To do: Update the material below by changing "dark wall soffit" to "dark ceiling soffit", then write out every line again with nothing else altered.

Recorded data

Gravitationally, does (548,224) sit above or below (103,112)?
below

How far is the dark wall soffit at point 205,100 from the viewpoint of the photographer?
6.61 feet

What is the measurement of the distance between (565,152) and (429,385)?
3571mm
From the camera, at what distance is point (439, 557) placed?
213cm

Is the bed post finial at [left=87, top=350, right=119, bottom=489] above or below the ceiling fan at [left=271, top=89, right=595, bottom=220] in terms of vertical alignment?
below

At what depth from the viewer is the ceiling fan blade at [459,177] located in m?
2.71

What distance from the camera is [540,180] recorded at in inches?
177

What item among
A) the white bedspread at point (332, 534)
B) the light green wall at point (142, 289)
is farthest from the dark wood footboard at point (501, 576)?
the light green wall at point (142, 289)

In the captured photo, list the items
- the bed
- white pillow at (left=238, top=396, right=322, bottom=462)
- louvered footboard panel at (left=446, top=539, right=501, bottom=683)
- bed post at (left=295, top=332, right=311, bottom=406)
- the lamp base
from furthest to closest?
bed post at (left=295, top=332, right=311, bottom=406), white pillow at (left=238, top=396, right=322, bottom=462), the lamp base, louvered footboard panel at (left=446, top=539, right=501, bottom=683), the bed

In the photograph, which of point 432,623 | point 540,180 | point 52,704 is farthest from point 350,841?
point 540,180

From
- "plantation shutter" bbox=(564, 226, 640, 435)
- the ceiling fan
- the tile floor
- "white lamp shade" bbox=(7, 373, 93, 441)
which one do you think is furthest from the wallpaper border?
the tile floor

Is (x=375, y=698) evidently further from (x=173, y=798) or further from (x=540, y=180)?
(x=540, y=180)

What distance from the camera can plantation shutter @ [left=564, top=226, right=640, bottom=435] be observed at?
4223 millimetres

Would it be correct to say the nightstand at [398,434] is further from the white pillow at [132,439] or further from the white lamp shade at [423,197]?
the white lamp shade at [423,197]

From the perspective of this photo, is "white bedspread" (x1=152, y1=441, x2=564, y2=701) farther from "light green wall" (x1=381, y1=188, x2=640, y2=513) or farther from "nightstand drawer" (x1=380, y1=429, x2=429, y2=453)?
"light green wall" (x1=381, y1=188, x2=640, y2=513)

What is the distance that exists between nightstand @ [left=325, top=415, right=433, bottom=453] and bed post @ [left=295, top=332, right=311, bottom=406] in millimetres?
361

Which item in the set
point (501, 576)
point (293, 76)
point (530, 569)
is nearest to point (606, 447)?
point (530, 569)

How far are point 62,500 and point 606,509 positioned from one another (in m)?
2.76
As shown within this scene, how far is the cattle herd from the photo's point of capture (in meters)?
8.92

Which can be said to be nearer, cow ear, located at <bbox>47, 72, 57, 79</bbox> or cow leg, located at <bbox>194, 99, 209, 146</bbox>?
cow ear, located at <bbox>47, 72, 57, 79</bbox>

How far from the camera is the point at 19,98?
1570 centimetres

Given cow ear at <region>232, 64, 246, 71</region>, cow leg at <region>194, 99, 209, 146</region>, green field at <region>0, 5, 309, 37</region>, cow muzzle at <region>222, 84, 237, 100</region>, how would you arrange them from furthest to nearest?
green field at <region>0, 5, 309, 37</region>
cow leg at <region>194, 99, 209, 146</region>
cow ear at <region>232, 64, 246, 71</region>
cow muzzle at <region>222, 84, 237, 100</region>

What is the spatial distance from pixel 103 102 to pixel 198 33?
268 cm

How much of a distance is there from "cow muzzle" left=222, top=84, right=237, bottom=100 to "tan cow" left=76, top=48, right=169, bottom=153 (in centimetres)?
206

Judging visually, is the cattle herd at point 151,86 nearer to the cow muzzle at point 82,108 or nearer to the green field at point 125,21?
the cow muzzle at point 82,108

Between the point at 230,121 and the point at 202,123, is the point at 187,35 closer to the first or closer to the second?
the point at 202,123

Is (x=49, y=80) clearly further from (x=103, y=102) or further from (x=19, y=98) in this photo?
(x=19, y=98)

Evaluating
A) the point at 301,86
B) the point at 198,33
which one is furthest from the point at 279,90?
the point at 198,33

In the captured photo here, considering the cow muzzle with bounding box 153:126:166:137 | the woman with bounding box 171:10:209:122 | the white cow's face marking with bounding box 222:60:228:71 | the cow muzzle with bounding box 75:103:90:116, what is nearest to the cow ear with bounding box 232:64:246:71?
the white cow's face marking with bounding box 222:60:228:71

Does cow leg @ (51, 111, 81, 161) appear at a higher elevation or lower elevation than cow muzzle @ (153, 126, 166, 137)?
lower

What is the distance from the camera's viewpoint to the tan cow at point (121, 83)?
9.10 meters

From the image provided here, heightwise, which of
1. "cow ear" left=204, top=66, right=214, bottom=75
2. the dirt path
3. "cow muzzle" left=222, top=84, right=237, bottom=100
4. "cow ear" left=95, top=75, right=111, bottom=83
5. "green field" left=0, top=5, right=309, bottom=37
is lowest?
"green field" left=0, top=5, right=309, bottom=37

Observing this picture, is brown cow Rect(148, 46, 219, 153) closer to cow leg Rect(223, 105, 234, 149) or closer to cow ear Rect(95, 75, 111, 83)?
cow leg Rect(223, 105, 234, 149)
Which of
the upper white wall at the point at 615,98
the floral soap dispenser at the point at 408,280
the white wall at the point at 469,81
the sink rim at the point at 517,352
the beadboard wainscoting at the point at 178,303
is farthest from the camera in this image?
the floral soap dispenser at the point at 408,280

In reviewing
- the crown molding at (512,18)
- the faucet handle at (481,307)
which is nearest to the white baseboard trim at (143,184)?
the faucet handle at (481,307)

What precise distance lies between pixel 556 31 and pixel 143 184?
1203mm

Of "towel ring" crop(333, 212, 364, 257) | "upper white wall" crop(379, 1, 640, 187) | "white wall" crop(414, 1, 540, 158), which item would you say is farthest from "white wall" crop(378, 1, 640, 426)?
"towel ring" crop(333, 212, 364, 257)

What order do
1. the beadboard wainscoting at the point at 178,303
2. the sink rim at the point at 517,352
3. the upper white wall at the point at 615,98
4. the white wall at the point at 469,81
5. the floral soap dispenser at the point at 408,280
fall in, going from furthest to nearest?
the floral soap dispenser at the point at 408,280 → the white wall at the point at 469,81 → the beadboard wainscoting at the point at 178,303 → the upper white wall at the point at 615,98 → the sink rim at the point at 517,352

Answer for this exercise:
Gravitationally, does (548,224) sit above or below (103,112)?
below

How far is the dark ceiling soffit at point 205,100 from the viewpoint of the photographer?
6.61 feet

What is the measurement of the distance between (565,152) and (429,385)?
3571mm
From the camera, at what distance is point (439, 557) placed?
213cm

Is the bed post finial at [left=87, top=350, right=119, bottom=489] above or below the ceiling fan at [left=271, top=89, right=595, bottom=220] in terms of vertical alignment?
below

At what depth from the viewer is the ceiling fan blade at [459,177] located in m?
2.71

What distance from the camera is [540,180] recorded at in inches?
177

What item among
A) the white bedspread at point (332, 534)
B) the light green wall at point (142, 289)
is farthest from the dark wood footboard at point (501, 576)?
the light green wall at point (142, 289)

In the captured photo, list the items
- the bed
- white pillow at (left=238, top=396, right=322, bottom=462)
- louvered footboard panel at (left=446, top=539, right=501, bottom=683)
- bed post at (left=295, top=332, right=311, bottom=406)
- the lamp base
from furthest to closest?
bed post at (left=295, top=332, right=311, bottom=406), white pillow at (left=238, top=396, right=322, bottom=462), the lamp base, louvered footboard panel at (left=446, top=539, right=501, bottom=683), the bed

In the photograph, which of point 432,623 | point 540,180 | point 52,704 is farthest from point 350,841?
point 540,180

From
- "plantation shutter" bbox=(564, 226, 640, 435)
- the ceiling fan
- the tile floor
- "white lamp shade" bbox=(7, 373, 93, 441)
which one do you think is furthest from the wallpaper border?
the tile floor

Is (x=375, y=698) evidently further from (x=173, y=798) or further from (x=540, y=180)?
(x=540, y=180)

What distance from the camera can plantation shutter @ [left=564, top=226, right=640, bottom=435] be observed at?
4223 millimetres

Would it be correct to say the nightstand at [398,434] is further from the white pillow at [132,439] or further from the white lamp shade at [423,197]?
the white lamp shade at [423,197]

From the perspective of this photo, is "white bedspread" (x1=152, y1=441, x2=564, y2=701) farther from "light green wall" (x1=381, y1=188, x2=640, y2=513) or farther from "nightstand drawer" (x1=380, y1=429, x2=429, y2=453)?
"light green wall" (x1=381, y1=188, x2=640, y2=513)

What is the distance that exists between nightstand @ [left=325, top=415, right=433, bottom=453] and bed post @ [left=295, top=332, right=311, bottom=406] in millimetres?
361

Which item in the set
point (501, 576)
point (293, 76)
point (530, 569)
is nearest to point (606, 447)?
point (530, 569)

How far are point 62,500 and point 606,509 positioned from one another (in m)?
2.76
As shown within this scene, how far is the cattle herd from the photo's point of capture (in meters)?
8.92

Which can be said to be nearer, cow ear, located at <bbox>47, 72, 57, 79</bbox> or cow leg, located at <bbox>194, 99, 209, 146</bbox>?
cow ear, located at <bbox>47, 72, 57, 79</bbox>

How far from the camera is the point at 19,98?
1570 centimetres

Given cow ear at <region>232, 64, 246, 71</region>, cow leg at <region>194, 99, 209, 146</region>, green field at <region>0, 5, 309, 37</region>, cow muzzle at <region>222, 84, 237, 100</region>, how would you arrange them from furthest to nearest?
green field at <region>0, 5, 309, 37</region>
cow leg at <region>194, 99, 209, 146</region>
cow ear at <region>232, 64, 246, 71</region>
cow muzzle at <region>222, 84, 237, 100</region>

What is the spatial distance from pixel 103 102 to pixel 198 33?
268 cm

How much of a distance is there from "cow muzzle" left=222, top=84, right=237, bottom=100 to "tan cow" left=76, top=48, right=169, bottom=153 (in centimetres)?
206

Judging visually, is the cattle herd at point 151,86 nearer to the cow muzzle at point 82,108 or nearer to the green field at point 125,21?
the cow muzzle at point 82,108

Between the point at 230,121 and the point at 202,123, is the point at 187,35 closer to the first or closer to the second?
the point at 202,123

Is (x=49, y=80) clearly further from (x=103, y=102) or further from (x=19, y=98) in this photo?
(x=19, y=98)

Evaluating
A) the point at 301,86
B) the point at 198,33
which one is furthest from the point at 279,90?
the point at 198,33

In the captured photo here, considering the cow muzzle with bounding box 153:126:166:137 | the woman with bounding box 171:10:209:122 | the white cow's face marking with bounding box 222:60:228:71 | the cow muzzle with bounding box 75:103:90:116, what is nearest to the cow ear with bounding box 232:64:246:71?
the white cow's face marking with bounding box 222:60:228:71

Does cow leg @ (51, 111, 81, 161) appear at a higher elevation or lower elevation than cow muzzle @ (153, 126, 166, 137)?
lower

What is the distance from the camera's viewpoint to the tan cow at point (121, 83)?
9.10 meters

From the image provided here, heightwise, which of
1. "cow ear" left=204, top=66, right=214, bottom=75
2. the dirt path
3. "cow muzzle" left=222, top=84, right=237, bottom=100
4. "cow ear" left=95, top=75, right=111, bottom=83
5. "green field" left=0, top=5, right=309, bottom=37
is lowest?
"green field" left=0, top=5, right=309, bottom=37

Observing this picture, is brown cow Rect(148, 46, 219, 153) closer to cow leg Rect(223, 105, 234, 149) or closer to cow ear Rect(95, 75, 111, 83)?
cow leg Rect(223, 105, 234, 149)
Which of
the upper white wall at the point at 615,98
the floral soap dispenser at the point at 408,280
the white wall at the point at 469,81
the sink rim at the point at 517,352
the beadboard wainscoting at the point at 178,303
is farthest from the camera in this image?
the floral soap dispenser at the point at 408,280

In reviewing
- the crown molding at (512,18)
- the faucet handle at (481,307)
which is nearest to the white baseboard trim at (143,184)?
the faucet handle at (481,307)

What precise distance lies between pixel 556 31 and pixel 143 184?
1203mm

Of "towel ring" crop(333, 212, 364, 257) | "upper white wall" crop(379, 1, 640, 187) | "white wall" crop(414, 1, 540, 158), which item would you say is farthest from "white wall" crop(378, 1, 640, 426)?
"towel ring" crop(333, 212, 364, 257)

What order do
1. the beadboard wainscoting at the point at 178,303
2. the sink rim at the point at 517,352
3. the upper white wall at the point at 615,98
4. the white wall at the point at 469,81
5. the floral soap dispenser at the point at 408,280
fall in, going from furthest to nearest?
the floral soap dispenser at the point at 408,280 → the white wall at the point at 469,81 → the beadboard wainscoting at the point at 178,303 → the upper white wall at the point at 615,98 → the sink rim at the point at 517,352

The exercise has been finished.